Brief:
The records that follow must be transcribed in full, without any change.

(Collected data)

######

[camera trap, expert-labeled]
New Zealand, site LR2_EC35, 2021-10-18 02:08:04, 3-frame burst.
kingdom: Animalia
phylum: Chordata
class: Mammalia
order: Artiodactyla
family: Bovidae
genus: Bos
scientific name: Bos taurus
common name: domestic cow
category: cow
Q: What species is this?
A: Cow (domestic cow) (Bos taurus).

######

Task result:
[camera trap, expert-labeled]
New Zealand, site LR2_EC35, 2021-10-18 02:08:04, 3-frame burst.
kingdom: Animalia
phylum: Chordata
class: Mammalia
order: Artiodactyla
family: Bovidae
genus: Bos
scientific name: Bos taurus
common name: domestic cow
category: cow
Q: What species is this?
A: Cow (domestic cow) (Bos taurus).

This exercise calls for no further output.